WHAT THIS TASK INVOLVES:
Copy out each line of the material below that contains the string "hill". Case matters.

---------- GIVEN INFORMATION

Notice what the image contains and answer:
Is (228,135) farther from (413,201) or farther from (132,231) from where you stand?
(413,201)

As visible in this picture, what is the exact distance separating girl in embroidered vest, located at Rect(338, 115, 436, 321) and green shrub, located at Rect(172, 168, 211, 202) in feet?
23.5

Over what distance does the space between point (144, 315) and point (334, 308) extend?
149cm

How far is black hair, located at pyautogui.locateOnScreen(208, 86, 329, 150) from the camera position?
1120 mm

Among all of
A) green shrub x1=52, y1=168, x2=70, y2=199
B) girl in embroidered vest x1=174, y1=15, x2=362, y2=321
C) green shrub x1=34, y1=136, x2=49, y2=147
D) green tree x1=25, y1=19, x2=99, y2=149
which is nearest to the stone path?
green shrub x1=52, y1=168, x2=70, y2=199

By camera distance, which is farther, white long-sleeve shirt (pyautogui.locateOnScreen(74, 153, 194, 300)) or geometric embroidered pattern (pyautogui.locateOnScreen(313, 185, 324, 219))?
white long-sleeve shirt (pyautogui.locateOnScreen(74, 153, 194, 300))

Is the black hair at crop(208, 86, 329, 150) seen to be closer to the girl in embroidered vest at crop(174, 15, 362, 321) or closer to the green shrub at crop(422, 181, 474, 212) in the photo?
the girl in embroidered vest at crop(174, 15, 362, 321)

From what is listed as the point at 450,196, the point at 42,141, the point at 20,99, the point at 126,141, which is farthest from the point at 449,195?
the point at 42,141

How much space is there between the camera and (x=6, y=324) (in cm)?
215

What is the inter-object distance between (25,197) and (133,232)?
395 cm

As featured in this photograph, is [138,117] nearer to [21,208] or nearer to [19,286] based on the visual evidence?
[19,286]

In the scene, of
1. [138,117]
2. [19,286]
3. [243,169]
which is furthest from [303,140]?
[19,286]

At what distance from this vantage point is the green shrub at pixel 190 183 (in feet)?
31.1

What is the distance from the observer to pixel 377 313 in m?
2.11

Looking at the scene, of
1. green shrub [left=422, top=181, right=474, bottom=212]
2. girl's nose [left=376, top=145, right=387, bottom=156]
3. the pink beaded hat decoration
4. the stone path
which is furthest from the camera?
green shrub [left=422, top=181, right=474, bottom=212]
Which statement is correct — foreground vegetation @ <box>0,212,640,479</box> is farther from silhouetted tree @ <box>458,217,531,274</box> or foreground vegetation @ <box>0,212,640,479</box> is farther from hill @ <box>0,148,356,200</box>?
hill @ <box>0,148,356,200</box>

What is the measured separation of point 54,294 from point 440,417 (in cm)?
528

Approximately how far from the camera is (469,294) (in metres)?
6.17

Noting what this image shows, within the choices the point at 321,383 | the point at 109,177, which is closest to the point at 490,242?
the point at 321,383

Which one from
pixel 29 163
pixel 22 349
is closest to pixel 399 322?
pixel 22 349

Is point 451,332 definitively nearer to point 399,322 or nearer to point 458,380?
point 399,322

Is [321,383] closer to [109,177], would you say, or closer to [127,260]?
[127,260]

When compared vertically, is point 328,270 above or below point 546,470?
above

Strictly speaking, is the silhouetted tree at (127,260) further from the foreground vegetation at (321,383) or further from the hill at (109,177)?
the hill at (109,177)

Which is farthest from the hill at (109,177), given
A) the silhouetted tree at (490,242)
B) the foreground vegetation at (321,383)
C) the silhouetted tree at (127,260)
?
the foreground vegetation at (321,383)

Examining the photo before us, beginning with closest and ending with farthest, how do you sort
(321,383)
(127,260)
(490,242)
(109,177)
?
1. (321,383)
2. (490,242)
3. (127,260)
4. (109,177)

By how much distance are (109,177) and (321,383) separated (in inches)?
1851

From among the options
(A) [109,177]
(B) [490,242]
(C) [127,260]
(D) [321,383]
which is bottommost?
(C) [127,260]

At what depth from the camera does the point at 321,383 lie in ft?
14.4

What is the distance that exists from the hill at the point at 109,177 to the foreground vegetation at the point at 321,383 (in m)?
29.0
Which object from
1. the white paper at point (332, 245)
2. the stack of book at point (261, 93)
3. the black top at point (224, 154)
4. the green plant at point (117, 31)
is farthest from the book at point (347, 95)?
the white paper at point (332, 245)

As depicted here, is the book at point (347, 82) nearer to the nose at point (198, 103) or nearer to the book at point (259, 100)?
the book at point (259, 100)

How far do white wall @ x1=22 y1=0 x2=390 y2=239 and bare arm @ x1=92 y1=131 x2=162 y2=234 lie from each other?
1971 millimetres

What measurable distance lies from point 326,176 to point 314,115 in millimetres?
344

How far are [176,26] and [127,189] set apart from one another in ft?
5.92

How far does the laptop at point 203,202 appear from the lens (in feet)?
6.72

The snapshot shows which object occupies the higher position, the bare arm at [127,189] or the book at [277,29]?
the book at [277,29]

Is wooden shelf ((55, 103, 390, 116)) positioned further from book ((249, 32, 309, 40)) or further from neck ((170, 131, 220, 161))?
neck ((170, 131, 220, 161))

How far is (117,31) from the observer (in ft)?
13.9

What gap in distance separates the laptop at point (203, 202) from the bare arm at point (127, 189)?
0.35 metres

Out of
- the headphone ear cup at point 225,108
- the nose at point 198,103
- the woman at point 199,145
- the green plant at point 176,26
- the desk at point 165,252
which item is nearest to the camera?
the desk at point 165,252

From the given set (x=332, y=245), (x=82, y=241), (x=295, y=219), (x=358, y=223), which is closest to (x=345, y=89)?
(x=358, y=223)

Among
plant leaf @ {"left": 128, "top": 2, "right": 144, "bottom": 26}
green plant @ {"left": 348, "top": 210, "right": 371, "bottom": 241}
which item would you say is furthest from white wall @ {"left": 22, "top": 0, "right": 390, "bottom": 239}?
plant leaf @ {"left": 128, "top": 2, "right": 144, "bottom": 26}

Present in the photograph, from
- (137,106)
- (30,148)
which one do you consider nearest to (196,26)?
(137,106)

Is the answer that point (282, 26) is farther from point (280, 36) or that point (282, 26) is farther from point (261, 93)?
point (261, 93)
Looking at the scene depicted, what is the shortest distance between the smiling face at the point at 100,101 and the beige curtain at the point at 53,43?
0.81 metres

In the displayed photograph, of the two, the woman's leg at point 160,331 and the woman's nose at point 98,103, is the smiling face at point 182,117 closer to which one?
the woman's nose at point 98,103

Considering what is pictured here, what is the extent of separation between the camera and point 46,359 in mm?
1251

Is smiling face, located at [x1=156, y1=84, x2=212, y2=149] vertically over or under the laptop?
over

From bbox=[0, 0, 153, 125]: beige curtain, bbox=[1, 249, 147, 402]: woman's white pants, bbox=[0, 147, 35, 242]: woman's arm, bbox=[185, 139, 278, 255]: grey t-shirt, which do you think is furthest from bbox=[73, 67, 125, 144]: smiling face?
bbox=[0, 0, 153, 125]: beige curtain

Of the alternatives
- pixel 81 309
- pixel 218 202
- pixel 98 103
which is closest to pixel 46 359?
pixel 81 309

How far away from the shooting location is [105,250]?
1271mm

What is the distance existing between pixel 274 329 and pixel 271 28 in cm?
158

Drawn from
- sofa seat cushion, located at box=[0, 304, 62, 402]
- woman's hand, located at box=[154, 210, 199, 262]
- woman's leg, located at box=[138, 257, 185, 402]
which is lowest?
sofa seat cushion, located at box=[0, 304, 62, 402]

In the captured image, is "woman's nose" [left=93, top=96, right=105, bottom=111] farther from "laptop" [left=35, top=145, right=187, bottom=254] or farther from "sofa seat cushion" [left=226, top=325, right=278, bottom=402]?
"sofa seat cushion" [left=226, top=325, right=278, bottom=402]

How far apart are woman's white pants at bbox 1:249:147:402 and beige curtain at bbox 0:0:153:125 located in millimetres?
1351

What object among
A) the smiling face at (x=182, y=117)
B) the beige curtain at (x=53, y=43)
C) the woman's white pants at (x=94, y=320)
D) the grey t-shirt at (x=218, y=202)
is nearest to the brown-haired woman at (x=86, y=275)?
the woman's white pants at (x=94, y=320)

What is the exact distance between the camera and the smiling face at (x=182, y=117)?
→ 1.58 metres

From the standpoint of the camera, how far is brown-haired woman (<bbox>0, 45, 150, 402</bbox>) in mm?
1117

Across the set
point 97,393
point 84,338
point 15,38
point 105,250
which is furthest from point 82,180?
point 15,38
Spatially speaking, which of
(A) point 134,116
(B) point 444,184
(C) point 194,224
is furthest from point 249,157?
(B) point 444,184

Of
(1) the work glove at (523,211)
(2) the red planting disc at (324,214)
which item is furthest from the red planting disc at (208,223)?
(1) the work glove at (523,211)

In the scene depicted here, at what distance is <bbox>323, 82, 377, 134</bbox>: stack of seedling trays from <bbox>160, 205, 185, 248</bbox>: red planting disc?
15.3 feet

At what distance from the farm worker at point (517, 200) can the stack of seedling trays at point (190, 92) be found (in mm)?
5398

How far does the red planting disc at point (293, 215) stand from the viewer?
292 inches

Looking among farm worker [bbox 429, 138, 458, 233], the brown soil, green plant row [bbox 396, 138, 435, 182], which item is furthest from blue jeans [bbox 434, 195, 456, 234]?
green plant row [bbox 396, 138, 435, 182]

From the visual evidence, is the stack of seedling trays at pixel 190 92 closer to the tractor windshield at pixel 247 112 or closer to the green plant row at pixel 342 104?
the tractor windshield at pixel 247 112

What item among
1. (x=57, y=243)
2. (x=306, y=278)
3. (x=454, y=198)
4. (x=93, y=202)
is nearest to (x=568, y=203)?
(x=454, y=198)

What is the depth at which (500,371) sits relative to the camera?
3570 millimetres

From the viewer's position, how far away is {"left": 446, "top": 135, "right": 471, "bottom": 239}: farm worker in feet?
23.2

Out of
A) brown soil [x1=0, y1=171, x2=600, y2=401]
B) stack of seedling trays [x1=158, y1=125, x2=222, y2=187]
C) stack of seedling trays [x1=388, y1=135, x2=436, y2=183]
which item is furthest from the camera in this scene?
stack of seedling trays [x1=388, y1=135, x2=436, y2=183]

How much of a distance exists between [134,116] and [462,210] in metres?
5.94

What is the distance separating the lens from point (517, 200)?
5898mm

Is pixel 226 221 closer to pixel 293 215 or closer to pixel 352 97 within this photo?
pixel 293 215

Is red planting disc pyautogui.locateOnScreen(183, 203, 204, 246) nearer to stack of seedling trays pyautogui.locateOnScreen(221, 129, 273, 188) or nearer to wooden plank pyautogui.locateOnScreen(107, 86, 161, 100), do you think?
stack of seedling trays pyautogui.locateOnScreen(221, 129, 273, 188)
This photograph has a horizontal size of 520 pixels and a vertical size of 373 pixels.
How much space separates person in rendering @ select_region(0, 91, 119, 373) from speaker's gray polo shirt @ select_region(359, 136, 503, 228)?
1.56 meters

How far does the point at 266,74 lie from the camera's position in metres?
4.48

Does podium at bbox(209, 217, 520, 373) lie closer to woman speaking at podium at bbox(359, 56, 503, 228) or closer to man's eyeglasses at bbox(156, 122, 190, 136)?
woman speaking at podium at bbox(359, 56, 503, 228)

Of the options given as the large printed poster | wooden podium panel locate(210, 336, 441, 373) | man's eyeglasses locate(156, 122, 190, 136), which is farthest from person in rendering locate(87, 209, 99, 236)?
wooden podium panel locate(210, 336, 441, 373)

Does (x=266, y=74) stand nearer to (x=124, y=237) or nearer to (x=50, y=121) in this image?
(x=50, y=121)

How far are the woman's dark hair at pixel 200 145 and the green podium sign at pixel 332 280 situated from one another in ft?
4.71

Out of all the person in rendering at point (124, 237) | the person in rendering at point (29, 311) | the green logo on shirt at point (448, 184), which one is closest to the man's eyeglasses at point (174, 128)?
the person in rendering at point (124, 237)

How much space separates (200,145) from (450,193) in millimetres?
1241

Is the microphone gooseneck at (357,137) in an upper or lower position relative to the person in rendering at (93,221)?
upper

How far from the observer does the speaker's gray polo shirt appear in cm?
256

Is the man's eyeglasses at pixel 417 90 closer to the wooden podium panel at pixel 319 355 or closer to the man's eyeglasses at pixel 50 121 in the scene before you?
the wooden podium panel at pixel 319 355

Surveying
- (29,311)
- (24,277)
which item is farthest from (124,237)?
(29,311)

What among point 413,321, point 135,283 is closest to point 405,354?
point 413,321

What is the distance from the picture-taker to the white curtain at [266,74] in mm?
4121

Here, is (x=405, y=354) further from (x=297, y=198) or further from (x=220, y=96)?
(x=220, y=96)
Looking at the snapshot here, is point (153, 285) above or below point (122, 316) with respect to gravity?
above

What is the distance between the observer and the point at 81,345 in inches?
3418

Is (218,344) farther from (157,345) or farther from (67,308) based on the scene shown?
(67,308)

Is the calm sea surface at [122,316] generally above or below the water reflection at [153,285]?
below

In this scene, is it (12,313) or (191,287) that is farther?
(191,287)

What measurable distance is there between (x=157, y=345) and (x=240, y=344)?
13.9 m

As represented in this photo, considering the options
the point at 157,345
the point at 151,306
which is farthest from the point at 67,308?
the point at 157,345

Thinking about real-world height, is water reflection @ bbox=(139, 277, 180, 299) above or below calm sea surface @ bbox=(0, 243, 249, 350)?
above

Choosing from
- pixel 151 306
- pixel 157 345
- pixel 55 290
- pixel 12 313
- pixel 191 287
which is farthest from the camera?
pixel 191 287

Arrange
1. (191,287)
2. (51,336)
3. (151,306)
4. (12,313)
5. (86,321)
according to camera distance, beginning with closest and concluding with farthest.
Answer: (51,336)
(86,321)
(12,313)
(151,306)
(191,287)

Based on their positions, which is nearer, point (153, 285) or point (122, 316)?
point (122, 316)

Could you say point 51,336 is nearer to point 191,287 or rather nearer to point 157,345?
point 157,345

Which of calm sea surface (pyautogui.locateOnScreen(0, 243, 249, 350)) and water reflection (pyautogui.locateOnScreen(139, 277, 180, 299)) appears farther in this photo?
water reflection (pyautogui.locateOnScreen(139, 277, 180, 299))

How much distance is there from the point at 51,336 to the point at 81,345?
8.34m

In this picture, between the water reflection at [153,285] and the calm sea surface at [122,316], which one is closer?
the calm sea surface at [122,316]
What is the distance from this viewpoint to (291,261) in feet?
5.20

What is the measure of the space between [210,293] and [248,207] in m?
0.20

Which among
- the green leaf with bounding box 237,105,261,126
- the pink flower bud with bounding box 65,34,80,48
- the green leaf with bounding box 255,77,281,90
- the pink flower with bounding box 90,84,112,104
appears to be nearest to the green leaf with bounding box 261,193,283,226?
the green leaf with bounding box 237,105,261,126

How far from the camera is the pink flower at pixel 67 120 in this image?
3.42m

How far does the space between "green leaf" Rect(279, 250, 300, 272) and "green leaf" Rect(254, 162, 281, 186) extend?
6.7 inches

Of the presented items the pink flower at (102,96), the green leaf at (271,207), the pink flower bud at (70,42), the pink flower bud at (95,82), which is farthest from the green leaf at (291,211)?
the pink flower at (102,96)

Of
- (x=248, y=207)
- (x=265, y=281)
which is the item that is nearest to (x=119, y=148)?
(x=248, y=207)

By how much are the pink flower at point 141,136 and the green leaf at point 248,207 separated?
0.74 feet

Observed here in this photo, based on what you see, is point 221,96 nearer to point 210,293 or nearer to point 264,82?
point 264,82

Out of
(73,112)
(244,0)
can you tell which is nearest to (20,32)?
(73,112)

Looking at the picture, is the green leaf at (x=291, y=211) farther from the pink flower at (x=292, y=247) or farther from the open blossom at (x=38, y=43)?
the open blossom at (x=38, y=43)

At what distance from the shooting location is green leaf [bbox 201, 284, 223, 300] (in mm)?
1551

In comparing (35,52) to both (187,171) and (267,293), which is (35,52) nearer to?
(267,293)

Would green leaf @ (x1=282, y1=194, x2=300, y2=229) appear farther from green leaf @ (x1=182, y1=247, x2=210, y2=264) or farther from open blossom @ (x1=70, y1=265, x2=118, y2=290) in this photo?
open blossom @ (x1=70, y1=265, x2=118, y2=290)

--------------------

TASK ANSWER:
Which statement is correct — foreground vegetation @ <box>0,212,640,479</box> is farther from silhouetted tree @ <box>458,217,531,274</box> or foreground vegetation @ <box>0,212,640,479</box> is farther from hill @ <box>0,148,356,200</box>?
hill @ <box>0,148,356,200</box>
Strictly speaking, is the silhouetted tree at (127,260) further from the foreground vegetation at (321,383) or further from the hill at (109,177)?
the hill at (109,177)
Which is farthest from the hill at (109,177), given
What is the distance that exists from the hill at the point at 109,177 to the foreground vegetation at the point at 321,383 (in m)?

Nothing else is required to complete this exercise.